(DATA SECTION begins)
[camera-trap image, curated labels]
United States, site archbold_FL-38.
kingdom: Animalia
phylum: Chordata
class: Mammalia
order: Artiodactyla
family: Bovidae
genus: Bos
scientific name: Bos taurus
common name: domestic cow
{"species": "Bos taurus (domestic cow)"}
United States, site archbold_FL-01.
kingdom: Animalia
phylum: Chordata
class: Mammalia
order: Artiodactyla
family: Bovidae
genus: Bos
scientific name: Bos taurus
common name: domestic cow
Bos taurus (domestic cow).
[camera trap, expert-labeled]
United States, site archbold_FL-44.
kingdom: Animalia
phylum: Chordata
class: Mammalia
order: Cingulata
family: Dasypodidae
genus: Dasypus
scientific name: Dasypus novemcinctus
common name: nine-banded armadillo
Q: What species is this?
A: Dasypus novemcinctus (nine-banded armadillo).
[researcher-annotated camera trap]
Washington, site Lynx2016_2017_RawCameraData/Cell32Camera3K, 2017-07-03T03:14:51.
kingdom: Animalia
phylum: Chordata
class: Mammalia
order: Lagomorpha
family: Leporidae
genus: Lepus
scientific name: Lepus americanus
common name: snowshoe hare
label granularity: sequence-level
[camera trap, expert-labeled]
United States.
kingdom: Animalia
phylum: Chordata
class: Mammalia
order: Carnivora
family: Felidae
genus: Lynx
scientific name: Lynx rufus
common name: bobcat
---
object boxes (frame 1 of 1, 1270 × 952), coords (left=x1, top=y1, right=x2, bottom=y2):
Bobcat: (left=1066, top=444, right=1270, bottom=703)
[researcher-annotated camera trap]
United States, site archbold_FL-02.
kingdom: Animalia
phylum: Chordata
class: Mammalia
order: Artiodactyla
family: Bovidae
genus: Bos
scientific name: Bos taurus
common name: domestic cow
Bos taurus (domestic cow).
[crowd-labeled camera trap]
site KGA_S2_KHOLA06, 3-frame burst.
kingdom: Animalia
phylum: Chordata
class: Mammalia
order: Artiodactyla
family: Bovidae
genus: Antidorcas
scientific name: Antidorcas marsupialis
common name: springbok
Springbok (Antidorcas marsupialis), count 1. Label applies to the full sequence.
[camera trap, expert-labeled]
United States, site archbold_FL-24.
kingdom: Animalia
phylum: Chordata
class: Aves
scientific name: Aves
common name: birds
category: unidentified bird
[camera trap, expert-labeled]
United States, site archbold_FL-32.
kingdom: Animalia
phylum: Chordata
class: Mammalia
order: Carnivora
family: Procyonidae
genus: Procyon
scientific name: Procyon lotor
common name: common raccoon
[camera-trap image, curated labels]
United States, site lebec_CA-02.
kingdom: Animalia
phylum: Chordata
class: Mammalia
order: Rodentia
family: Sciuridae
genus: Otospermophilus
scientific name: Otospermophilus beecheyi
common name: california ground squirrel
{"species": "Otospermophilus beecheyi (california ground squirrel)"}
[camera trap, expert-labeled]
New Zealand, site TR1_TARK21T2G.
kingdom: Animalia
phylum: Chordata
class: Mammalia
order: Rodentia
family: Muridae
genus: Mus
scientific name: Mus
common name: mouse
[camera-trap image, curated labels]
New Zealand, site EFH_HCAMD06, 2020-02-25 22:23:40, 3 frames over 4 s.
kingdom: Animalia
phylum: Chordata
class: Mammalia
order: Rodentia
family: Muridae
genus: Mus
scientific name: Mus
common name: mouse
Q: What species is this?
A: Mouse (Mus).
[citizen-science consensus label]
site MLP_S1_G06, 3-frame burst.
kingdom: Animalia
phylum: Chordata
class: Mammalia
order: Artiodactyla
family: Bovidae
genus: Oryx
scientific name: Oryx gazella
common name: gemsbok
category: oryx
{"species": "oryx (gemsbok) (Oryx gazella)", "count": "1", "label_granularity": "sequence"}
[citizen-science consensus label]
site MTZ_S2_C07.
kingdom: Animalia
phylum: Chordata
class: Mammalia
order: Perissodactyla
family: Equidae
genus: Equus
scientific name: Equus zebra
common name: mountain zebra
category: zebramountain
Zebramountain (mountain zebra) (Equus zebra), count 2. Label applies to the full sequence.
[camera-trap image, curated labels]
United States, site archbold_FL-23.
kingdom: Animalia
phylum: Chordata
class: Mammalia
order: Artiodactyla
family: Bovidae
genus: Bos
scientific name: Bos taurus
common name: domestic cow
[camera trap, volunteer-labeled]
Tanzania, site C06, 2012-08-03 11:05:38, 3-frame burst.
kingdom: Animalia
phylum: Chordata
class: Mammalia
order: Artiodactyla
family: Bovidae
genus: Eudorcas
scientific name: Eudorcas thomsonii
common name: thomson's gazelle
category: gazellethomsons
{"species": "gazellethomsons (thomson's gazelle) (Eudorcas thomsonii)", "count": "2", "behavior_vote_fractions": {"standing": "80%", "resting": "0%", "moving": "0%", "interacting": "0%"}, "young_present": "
(DATA SECTION ends)
DIRECTIONS FOR THIS TASK: Wherever the word "thomsonii" occurs in the data above, copy the line it sits in.

PROBLEM SOLUTION:
scientific name: Eudorcas thomsonii
{"species": "gazellethomsons (thomson's gazelle) (Eudorcas thomsonii)", "count": "2", "behavior_vote_fractions": {"standing": "80%", "resting": "0%", "moving": "0%", "interacting": "0%"}, "young_present": "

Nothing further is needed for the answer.